Penobscot County continues to see a disproportionate share of Maine’s overdose deaths
By Sawyer Loftus, Bangor Daily News Staff
The most recent state data on drug overdose deaths show Penobscot County has retained its position as a Maine county with one of the highest rates of people dying from drug overdoses.
Fifty-two people statewide died from either confirmed or suspected drug overdoses in July and a quarter of those deaths were in Penobscot County, the single largest percentage for any county, according to the state’s latest monthly overdose report.
So far this year, Penobscot County has seen an average of 8.6 overdose deaths a month, up from 7.8 on average per month last year. That puts 2021 on track to be more deadly in Penobscot County and the rest of Maine than 2020, which was the deadliest year yet in the opioid epidemic.
This isn’t new for Penobscot County, and the problem has been exacerbated recently as increasingly potent fentanyl is cut into a greater variety of illegal drugs. In addition, the COVID-19 pandemic has complicated the workings of recovery programs that rely on in-person meetings and accountability measures such as medication counts and urine testing.
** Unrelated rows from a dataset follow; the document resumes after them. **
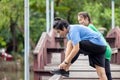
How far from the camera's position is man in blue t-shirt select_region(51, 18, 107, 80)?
6.79 meters

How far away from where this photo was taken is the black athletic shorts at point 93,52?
7.11m

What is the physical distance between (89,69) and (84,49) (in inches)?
176

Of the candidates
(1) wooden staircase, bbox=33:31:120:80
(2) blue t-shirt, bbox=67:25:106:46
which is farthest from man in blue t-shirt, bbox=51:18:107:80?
(1) wooden staircase, bbox=33:31:120:80

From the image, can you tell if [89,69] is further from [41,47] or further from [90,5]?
[90,5]

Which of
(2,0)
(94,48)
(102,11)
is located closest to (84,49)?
(94,48)

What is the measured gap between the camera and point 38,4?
29.2 meters

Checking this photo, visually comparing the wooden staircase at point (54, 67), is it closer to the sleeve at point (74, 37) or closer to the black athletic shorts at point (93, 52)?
the black athletic shorts at point (93, 52)

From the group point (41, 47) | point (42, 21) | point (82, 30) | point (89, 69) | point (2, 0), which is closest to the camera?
point (82, 30)

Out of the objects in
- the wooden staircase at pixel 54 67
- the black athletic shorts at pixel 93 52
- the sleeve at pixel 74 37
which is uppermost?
the sleeve at pixel 74 37

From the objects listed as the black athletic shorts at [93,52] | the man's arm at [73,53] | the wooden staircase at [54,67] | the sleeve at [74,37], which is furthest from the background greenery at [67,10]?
the sleeve at [74,37]

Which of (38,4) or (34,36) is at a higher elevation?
(38,4)

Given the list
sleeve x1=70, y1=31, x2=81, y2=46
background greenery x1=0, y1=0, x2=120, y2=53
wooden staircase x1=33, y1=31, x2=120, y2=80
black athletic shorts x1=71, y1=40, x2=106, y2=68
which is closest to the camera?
sleeve x1=70, y1=31, x2=81, y2=46

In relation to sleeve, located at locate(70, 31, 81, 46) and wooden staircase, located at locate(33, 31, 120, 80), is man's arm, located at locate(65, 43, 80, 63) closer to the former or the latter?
sleeve, located at locate(70, 31, 81, 46)

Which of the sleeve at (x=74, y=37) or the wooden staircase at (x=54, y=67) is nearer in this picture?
the sleeve at (x=74, y=37)
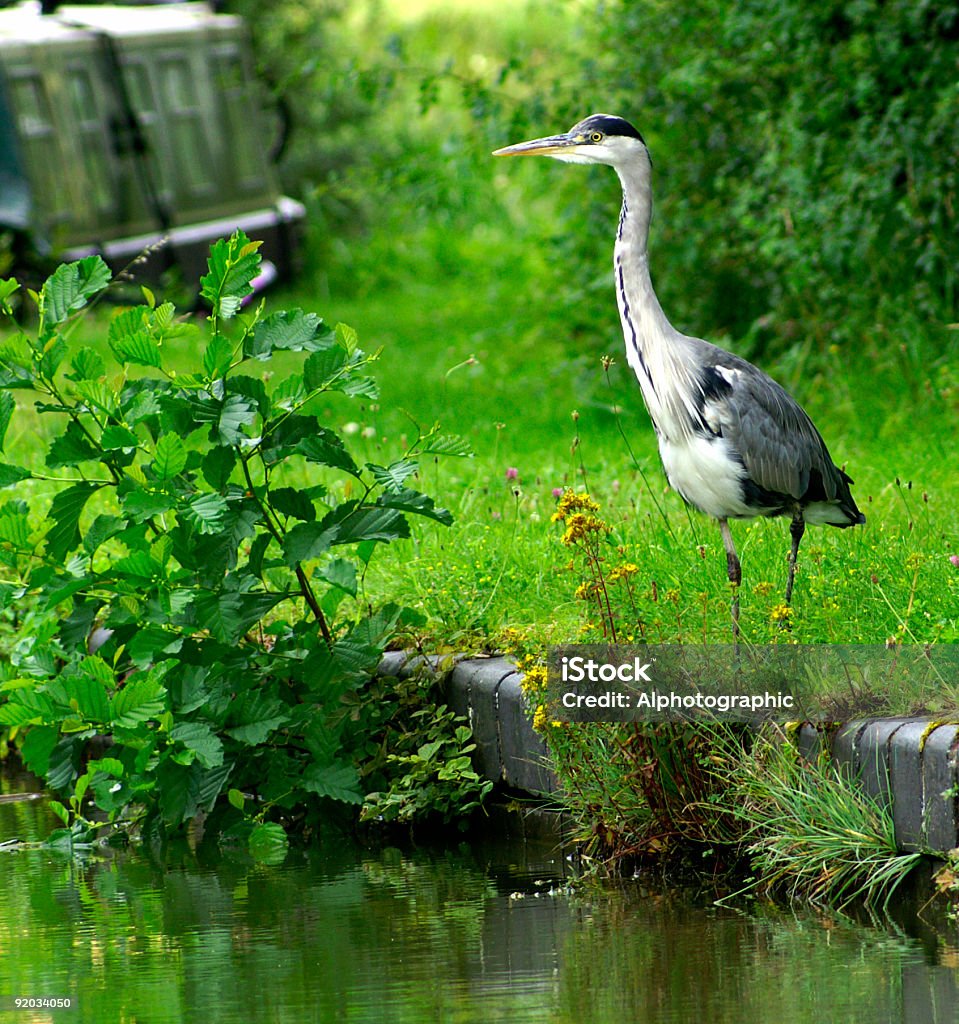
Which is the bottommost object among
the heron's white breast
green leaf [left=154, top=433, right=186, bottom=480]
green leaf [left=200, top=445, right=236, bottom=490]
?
the heron's white breast

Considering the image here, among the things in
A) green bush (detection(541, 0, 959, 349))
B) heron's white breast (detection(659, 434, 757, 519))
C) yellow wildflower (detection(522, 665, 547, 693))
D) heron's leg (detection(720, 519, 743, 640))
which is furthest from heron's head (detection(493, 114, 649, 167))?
green bush (detection(541, 0, 959, 349))

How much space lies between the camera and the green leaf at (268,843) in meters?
5.38

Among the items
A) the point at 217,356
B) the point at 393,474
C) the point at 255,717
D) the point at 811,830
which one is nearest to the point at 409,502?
the point at 393,474

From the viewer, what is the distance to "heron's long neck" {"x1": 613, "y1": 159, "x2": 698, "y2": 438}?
541cm

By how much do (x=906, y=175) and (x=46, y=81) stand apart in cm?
883

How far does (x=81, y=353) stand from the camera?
5.20m

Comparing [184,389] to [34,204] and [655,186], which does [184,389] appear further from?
[34,204]

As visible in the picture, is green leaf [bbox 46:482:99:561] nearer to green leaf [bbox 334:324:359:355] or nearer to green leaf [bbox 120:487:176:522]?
green leaf [bbox 120:487:176:522]

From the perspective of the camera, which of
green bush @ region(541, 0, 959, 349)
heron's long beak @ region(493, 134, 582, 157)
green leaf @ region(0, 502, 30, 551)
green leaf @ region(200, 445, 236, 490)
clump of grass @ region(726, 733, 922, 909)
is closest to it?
clump of grass @ region(726, 733, 922, 909)

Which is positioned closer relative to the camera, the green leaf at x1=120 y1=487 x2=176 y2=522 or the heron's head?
the green leaf at x1=120 y1=487 x2=176 y2=522

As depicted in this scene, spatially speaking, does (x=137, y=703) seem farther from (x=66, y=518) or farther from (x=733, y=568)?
(x=733, y=568)

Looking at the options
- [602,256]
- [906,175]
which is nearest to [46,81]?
[602,256]

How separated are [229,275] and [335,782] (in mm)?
1571

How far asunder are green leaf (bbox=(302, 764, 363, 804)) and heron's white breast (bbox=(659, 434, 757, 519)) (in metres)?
1.35
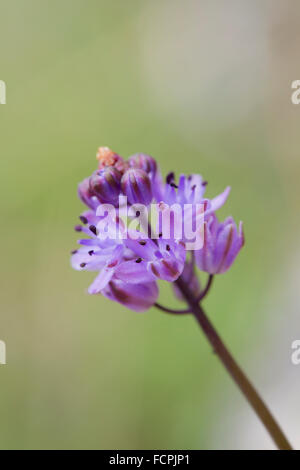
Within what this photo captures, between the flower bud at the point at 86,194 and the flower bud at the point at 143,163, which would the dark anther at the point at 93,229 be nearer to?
the flower bud at the point at 86,194

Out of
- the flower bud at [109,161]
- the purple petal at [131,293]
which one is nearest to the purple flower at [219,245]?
the purple petal at [131,293]

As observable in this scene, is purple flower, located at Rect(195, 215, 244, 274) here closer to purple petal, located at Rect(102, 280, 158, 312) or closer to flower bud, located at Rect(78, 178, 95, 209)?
purple petal, located at Rect(102, 280, 158, 312)

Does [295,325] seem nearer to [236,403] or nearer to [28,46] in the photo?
[236,403]

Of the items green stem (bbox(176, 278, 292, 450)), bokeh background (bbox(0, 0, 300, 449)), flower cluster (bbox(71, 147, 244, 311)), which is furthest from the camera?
bokeh background (bbox(0, 0, 300, 449))

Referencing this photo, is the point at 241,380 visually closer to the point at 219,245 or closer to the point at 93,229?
the point at 219,245

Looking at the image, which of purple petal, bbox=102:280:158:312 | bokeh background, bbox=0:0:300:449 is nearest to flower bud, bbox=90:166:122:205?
purple petal, bbox=102:280:158:312
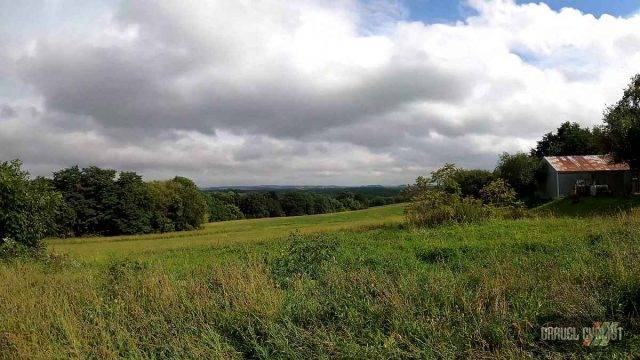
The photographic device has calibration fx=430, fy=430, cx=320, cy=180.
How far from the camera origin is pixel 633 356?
14.1 ft

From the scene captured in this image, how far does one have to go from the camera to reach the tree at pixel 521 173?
5094 cm

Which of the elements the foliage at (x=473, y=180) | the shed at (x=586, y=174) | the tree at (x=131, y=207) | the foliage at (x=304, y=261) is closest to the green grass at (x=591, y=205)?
the shed at (x=586, y=174)

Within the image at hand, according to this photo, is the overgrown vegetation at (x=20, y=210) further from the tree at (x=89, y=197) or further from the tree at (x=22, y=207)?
the tree at (x=89, y=197)

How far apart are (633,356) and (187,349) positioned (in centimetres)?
505

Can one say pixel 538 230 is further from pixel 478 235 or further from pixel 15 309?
pixel 15 309

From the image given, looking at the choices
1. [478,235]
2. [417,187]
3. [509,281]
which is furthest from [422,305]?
[417,187]

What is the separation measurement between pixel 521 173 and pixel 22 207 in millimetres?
49092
Penobscot County has seen a disproportionate share of Maine’s overdose deaths for years, but the more recent numbers are cause for concern, said Dr. Noah Nesin, chief medical officer for Penobscot Community Health Care in Bangor.
“These overdose rates are very concerning, even though there’s a lot of treatment available relative to a lot of the rest of the state,” he said.
Fentanyl — the most frequent substance to blame in overdose deaths — is commonly found mixed into batches of heroin. But increasingly, it’s also been found mixed in with other drugs, such as cocaine and methamphetamine, and drug users are unaware, Nesin said,
Drug treatment programs have discovered that recently in drug tests for clients they’re treating for cocaine and methamphetamine addiction, he said.
They deny having used fentanyl, he said. However, “they test positive for fentanyl because it’s in the cocaine or methamphetamine they’re using.”
In July alone, four people statewide died from a mixture of fentanyl with cocaine or methamphetamine, while two died from a mixture of fentanyl and heroin, according to the monthly overdose report.
It’s not that the combinations of fentanyl with cocaine and methamphetamine have become more common than fentanyl-heroin combinations, Nesin said. But there’s a lack of good treatment options for people with stimulant — as opposed to opioid — use disorder, he said, potentially contributing to more overdose deaths.
With recovery programs, the COVID-19 pandemic has interfered with all aspects of their programming.
“A lot of early recovery is about developing accountability, and we think that one of the most impactful ways of addressing accountability is from peers in a group setting,” Nesin said.
The pandemic has complicated recovery programs’ ability to conduct random medication counts and urine tests, he said.
To help, the state has rolled out a program that alerts health care providers when there’s been an increase in overdoses in a given community. That then allows providers to alert their patients or other folks suffering from substance use disorder, Nesin said.
The state’s new OPTIONS initiative has funded an overdose response team in Penobscot County that aims to connect people with addiction help within 72 hours after they survive an overdose.
In addition, there are efforts in place to continue distributing the overdose antidote naloxone, and to provide more testing strips so drug users can test their drugs to see if they have the especially potent fentanyl.